Update the Caroline Jones profile by rewriting the part between "- Genres: Country" and "singer-songwriter (born 1990)", inclusive, with "banjo" changed to "mandolin".
═════ Excerpted passage ═════
Background information
- Born: June 30, 1990 (age 36) New York City, U.S.
- Origin: Greenwich, Connecticut, U.S.
- Genres: Country
- Occupations: Singer; songwriter;
- Instruments: Vocals; guitar; piano; banjo; dobro; harmonica; sitar;
- Years active: 2010–present
- Labels: Nashville Harbor; True to the Song; Mailboat Records;
- Member of: Zac Brown Band
- Website: www.carolinejones.com

= Caroline Jones =

American singer-songwriter (born 1990)

Caroline Jones (born June 30, 1990) is an American country music singer, songwriter, multi-instrumentalist, and radio host. Jones has released a number of albums, the most successful one being Bare Feet released in 2018. She became an official member of the Zac Brown Band in 2022.
═════ Material ═════
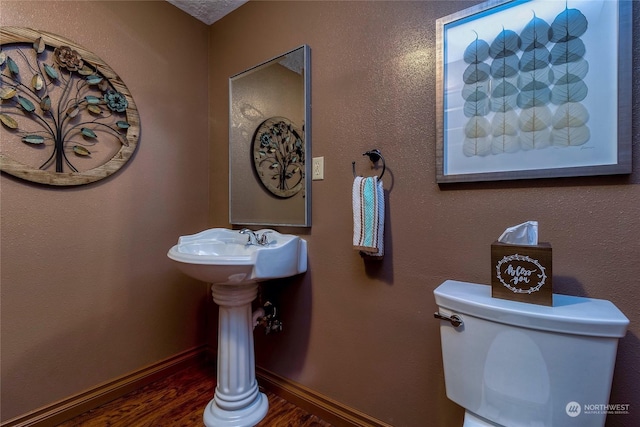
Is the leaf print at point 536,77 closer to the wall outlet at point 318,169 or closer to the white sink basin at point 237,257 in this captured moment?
the wall outlet at point 318,169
═════
Exercise response:
- Genres: Country
- Occupations: Singer; songwriter;
- Instruments: Vocals; guitar; piano; mandolin; dobro; harmonica; sitar;
- Years active: 2010–present
- Labels: Nashville Harbor; True to the Song; Mailboat Records;
- Member of: Zac Brown Band
- Website: www.carolinejones.com

= Caroline Jones =

American singer-songwriter (born 1990)